What is needed: Please update the listing below by replacing every "fern frond" with "fern leaf", leaving everything else unchanged.

Exercise inputs:
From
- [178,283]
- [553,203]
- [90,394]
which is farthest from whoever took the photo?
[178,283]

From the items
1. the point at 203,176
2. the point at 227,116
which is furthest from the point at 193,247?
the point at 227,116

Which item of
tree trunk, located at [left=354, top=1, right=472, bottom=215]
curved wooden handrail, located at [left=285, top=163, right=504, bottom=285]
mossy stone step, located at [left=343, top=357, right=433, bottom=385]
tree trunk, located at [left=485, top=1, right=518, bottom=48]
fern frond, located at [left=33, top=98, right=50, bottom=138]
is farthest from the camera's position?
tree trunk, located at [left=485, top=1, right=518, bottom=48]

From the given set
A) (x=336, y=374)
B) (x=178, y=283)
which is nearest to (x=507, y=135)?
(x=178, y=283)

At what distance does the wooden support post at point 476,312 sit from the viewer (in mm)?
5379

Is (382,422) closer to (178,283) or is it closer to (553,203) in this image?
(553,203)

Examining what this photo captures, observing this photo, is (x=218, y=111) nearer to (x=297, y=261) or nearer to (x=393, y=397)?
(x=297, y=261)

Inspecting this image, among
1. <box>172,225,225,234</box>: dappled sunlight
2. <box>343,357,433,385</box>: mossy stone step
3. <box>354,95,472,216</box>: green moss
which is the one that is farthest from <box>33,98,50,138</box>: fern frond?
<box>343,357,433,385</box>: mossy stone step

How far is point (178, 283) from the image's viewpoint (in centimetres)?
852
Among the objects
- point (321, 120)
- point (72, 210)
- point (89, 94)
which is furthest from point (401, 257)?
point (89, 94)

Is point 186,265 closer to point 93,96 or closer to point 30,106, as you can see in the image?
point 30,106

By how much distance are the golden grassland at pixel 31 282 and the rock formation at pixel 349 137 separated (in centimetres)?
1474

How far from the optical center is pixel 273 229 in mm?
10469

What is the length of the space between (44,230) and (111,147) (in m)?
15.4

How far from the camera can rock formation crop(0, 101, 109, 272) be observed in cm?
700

Finished answer:
From
- [178,283]
- [553,203]
- [90,394]
which is farthest from whoever took the photo?
[178,283]

From the items
1. the point at 203,176
2. the point at 227,116
which is furthest from the point at 193,247?
the point at 227,116

Which item of
tree trunk, located at [left=354, top=1, right=472, bottom=215]
curved wooden handrail, located at [left=285, top=163, right=504, bottom=285]
mossy stone step, located at [left=343, top=357, right=433, bottom=385]
tree trunk, located at [left=485, top=1, right=518, bottom=48]
fern leaf, located at [left=33, top=98, right=50, bottom=138]
is farthest from the camera's position?
tree trunk, located at [left=485, top=1, right=518, bottom=48]

From the given set
A) (x=336, y=374)
B) (x=178, y=283)
which is nearest to (x=507, y=135)?
(x=178, y=283)

At what distance does the wooden support post at point 476,312 sit from the viewer (in mm)?
5379

Is (382,422) closer to (178,283) or is it closer to (553,203) in this image?
(553,203)

Examining what this photo captures, observing this photo, is (x=218, y=111) nearer to (x=297, y=261) or nearer to (x=393, y=397)?
(x=297, y=261)

Inspecting this image, among
1. <box>172,225,225,234</box>: dappled sunlight
2. <box>343,357,433,385</box>: mossy stone step
3. <box>354,95,472,216</box>: green moss
which is the one that is farthest from <box>33,98,50,138</box>: fern leaf?
<box>343,357,433,385</box>: mossy stone step

How far is point (178, 283) from the image's viewpoint (in centimetres)?
852
Among the objects
- point (321, 120)
- point (72, 210)
- point (89, 94)
which is furthest from point (401, 257)?
point (89, 94)

Is point 186,265 closer to point 93,96 or closer to point 30,106, as you can see in the image?
point 30,106

By how much distance are the golden grassland at pixel 31 282 and the rock formation at pixel 349 137 separated (in centimetres)?
1474

How far from the optical center is pixel 273 229 in mm?
10469

What is the length of the space between (44,230) and (111,147) (in m)?
15.4

How far from the camera can rock formation crop(0, 101, 109, 272) be observed in cm?
700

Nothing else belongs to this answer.